Das Gericht erinnert zunächst daran, dass nach der Unschuldsvermutung bis zum gesetzlichen Nachweis der Schuld vermutet wird, dass der wegen einer strafbaren Handlung Angeklagte unschuldig ist. Dieser Grundsatz steht jedoch unter bestimmten Voraussetzungen nicht dem Erlass von Sicherungsmaßnahmen entgegen, bei denen es sich grundsätzlich nicht um Strafmaßnahmen handelt und die der Feststellung der Unschuld oder der Schuld der betreffenden Person in keiner Weise vorgreifen.

Nach Auffassung des Gerichts sind diese Voraussetzungen in der vorliegenden Rechtssache erfüllt. Das Einfrieren von Geldern ist im Gemeinschaftsrecht vorgesehen, es wurde von einer zuständigen Behörde (dem Rat) angeordnet und ist zeitlich begrenzt (die Liste wird in regelmäßigen Abständen überprüft). Zudem führen diese beschränkenden Maßnahmen nicht zu einer Einziehung der Vermögenswerte als durch Straftaten hervorgebrachte Werte, sondern zu einem vorsorglichen Einfrieren. Diese Maßnahmen stellen somit keine Sanktion dar und bedeuten auch keinen entsprechenden Vorwurf.

Unter diesen Umständen kommt das Gericht zu dem Ergebnis, dass kein Verstoß gegen die Unschuldsvermutung vorliegt.

Das Gericht stellt weiter fest, dass der Rat nicht verpflichtet ist, vor dem Einfrieren der Gelder eine rechtskräftige Verurteilung abzuwarten.
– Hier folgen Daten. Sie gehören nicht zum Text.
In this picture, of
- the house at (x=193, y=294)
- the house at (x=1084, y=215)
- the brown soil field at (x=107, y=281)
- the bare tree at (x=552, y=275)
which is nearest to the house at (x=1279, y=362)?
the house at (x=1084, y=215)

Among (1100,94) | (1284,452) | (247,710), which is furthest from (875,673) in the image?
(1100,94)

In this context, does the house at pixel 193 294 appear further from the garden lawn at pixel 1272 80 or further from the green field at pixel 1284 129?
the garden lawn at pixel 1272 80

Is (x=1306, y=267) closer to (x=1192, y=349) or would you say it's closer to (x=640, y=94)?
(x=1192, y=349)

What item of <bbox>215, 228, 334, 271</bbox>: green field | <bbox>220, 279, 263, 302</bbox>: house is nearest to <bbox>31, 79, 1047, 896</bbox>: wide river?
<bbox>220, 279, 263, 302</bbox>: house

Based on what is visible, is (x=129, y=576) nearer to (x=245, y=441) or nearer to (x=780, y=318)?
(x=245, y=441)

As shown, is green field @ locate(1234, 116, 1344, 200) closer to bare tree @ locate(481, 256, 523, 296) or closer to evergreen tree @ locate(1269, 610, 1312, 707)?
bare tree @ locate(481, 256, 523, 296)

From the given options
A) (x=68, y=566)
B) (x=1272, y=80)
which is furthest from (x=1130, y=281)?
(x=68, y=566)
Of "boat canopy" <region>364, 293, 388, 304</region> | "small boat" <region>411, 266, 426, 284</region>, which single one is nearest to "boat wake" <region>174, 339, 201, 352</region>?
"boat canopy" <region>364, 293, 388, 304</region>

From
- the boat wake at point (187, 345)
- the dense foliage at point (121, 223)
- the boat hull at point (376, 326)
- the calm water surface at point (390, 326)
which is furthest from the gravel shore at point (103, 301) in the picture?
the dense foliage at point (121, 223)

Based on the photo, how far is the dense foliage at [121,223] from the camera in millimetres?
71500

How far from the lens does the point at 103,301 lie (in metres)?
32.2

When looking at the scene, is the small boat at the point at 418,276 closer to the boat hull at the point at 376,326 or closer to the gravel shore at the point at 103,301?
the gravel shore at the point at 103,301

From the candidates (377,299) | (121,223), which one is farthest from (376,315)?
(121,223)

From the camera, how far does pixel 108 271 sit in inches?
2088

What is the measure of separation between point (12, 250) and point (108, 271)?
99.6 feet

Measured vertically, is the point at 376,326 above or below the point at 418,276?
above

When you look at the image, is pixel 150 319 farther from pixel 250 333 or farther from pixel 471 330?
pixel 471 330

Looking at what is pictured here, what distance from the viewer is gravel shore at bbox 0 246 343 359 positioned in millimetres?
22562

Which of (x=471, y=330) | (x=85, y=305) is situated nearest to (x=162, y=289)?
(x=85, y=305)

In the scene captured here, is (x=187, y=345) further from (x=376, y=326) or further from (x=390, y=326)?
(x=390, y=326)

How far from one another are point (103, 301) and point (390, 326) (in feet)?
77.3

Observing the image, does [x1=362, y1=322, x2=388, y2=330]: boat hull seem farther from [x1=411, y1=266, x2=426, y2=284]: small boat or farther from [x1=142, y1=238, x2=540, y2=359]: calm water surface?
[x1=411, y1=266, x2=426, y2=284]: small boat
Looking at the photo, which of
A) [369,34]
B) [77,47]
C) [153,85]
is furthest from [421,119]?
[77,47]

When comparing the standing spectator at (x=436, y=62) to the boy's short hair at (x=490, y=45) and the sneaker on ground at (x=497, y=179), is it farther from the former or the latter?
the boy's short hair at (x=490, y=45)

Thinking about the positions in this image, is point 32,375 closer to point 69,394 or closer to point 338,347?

Da nach dem geltenden Gemeinschaftsrecht eine auf ernsthafte und schlüssige Indizien gestützte Aufnahme von Ermittlungen wegen der Förderung terroristischer Handlungen ausreichen kann, um die Aufnahme in die Liste zu rechtfertigen, kann eine Verurteilung durch ein Gericht eines Mitgliedstaats, die einen Zusammenhang mit terroristischen Aktivitäten herstellt, für sich allein die Aufnahme in diese Liste rechtfertigen.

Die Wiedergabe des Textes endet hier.